Seeking interesting regex samples

Turbocapitalist · 03-17-2020, 04:33 AM

I am looking to collect a samples of interesting or particularly useful regular expressions. POSIX, Extendend, or PCRE are all good. I've seen RexEgg, Ryan's Tutorial's Regular Expressions!, and the Regular Expressions Tutorial to name three. I've also cruised through a bit of code but the syntax is not something that can easily be found genericly with grep. So I am asking for what you recall:

Which interesting and/or useful patterns have you seen, made, and/or used?

Myself, I have recently dealt with this one to place commas in a rather long number:

Code:

s/(\d)(?=(\d{3})+$)/$1,/g;

Strip leading and trailing white space:

Code:

s/^\s+//; s/\s+$//;

Strip hidden Unicode word joiner:

Code:

s/\x{2060}//g;

However, it has not occured to me to keep note of them over the years and most have been one-offs. It would be interesting to know which regular expressions have been particularly useful or interesting, especially the longer, more complex ones.

business_kid · 03-17-2020, 05:02 AM

Chase up Spamassassin rules for good examples of PCREs. IMHO, Posix REs vary a lot in how they're interpreted, and are less useful as a result. You can't do something clever, send it out into the world, and realistically expect it to do the same clever thing everywhere, sadly.
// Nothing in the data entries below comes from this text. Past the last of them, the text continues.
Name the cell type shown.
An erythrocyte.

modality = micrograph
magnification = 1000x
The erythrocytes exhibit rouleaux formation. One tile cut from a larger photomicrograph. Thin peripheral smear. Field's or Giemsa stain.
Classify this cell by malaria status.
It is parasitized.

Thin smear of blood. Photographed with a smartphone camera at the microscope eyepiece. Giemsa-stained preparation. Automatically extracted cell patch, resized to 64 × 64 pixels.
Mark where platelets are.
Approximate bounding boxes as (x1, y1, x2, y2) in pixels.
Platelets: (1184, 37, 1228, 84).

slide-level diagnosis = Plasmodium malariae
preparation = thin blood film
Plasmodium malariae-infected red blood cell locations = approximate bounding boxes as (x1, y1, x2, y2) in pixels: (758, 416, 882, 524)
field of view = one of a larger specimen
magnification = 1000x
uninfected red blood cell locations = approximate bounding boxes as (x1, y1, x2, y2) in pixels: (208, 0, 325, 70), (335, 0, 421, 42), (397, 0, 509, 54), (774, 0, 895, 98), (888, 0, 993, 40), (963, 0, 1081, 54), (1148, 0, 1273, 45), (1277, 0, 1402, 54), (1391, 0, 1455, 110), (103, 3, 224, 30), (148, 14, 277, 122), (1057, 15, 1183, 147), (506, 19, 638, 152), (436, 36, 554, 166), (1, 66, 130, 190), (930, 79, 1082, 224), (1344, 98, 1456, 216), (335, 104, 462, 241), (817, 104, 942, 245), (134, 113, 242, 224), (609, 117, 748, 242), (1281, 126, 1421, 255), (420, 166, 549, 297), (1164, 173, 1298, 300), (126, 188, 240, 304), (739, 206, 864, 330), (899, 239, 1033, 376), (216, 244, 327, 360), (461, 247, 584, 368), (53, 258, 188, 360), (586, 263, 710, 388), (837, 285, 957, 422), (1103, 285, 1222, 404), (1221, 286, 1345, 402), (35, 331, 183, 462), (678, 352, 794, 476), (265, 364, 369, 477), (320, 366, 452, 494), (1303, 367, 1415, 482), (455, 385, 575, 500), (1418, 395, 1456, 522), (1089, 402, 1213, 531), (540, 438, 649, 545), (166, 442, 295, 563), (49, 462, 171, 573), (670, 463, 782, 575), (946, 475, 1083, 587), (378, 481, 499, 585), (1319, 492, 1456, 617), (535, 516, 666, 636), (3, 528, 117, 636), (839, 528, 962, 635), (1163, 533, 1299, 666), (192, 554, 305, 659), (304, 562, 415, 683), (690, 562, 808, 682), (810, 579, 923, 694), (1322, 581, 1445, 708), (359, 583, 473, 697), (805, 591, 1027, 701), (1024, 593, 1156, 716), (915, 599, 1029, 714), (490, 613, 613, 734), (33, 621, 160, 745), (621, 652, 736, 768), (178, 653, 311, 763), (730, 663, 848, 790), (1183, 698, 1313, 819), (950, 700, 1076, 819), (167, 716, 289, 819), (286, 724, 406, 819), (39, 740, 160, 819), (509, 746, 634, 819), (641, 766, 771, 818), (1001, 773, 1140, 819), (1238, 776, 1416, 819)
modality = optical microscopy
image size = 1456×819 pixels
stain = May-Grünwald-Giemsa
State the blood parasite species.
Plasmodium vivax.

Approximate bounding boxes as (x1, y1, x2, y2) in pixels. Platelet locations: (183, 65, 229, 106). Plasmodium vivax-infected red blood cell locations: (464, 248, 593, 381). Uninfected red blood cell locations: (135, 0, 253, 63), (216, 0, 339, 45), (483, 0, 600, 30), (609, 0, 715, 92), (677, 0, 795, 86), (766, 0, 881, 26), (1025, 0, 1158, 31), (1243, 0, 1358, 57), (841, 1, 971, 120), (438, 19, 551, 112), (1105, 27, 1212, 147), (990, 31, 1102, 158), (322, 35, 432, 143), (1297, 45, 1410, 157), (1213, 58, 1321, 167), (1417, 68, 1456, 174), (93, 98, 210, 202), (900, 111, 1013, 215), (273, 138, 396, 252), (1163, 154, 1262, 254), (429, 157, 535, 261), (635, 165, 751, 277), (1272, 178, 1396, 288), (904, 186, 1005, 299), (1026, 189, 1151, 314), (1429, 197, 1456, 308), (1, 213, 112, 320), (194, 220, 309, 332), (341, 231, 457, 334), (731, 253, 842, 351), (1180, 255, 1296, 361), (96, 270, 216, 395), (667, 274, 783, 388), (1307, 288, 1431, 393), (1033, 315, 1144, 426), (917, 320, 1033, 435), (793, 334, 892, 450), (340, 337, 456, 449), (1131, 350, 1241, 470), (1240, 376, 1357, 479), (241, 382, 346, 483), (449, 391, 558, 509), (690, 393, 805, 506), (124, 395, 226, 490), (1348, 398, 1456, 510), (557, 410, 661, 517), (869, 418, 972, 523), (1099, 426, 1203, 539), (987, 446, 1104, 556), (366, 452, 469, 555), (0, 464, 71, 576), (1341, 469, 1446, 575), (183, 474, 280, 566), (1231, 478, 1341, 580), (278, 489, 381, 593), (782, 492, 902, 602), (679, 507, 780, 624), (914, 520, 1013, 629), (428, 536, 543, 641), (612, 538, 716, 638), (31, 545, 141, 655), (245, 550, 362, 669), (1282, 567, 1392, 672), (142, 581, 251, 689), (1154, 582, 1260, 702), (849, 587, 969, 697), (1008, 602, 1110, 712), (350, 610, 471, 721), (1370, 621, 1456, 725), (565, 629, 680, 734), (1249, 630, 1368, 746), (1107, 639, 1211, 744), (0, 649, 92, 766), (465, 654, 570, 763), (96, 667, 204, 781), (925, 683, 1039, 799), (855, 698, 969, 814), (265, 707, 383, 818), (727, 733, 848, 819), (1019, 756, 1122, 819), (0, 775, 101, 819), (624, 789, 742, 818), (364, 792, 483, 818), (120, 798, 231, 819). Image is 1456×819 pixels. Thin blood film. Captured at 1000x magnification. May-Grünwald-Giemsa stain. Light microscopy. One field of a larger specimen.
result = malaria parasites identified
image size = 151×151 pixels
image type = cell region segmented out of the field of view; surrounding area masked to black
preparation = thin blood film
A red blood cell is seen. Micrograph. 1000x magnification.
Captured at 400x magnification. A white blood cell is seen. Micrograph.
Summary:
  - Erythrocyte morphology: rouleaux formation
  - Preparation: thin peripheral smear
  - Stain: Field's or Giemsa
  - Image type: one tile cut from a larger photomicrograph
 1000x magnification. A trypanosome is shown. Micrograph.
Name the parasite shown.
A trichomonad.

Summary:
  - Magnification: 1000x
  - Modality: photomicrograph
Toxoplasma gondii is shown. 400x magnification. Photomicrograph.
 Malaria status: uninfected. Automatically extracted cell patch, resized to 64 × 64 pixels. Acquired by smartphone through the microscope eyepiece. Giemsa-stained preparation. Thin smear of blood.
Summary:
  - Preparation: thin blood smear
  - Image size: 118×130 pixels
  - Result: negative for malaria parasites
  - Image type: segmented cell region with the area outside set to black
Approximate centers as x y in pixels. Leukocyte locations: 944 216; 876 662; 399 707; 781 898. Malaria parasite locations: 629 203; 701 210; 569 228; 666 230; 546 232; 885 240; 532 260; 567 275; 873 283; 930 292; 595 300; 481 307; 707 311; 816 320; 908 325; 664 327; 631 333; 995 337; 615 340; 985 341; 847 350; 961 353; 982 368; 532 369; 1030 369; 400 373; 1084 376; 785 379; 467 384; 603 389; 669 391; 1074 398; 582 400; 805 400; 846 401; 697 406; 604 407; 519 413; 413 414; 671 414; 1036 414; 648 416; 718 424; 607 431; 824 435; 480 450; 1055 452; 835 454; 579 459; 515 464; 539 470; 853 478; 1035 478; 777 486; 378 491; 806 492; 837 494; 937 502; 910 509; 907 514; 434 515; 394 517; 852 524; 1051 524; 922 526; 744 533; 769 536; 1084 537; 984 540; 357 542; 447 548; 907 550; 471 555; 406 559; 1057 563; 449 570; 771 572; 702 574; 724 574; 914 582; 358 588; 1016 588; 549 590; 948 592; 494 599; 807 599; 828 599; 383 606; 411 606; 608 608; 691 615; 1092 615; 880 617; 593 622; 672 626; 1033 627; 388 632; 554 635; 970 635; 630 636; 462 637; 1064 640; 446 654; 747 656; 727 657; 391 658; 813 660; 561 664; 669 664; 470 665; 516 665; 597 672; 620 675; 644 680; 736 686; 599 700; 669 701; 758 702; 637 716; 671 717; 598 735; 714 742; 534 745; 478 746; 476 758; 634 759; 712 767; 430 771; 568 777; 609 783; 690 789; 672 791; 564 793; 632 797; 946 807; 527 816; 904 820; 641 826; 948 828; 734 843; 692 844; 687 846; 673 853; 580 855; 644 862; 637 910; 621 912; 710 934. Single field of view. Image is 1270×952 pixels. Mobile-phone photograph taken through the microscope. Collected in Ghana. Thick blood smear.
https://spamassassin.apache.org/

Spamassassin has extra rulesets and they were more useful than the standard rules back when I was using it. Of course that landscape changes rapidly, as spammers adapt. For instance, I was using it, 75% of spam was composed using M$ FrontPage. I didn't want to see anything composed with FrontPage, so I used rule out 75% of spam on that alone.I'm sure people have wizened up in 15 years.

Turbocapitalist · 03-17-2020, 05:15 AM

Thanks. That's the kind of trove I am looking for.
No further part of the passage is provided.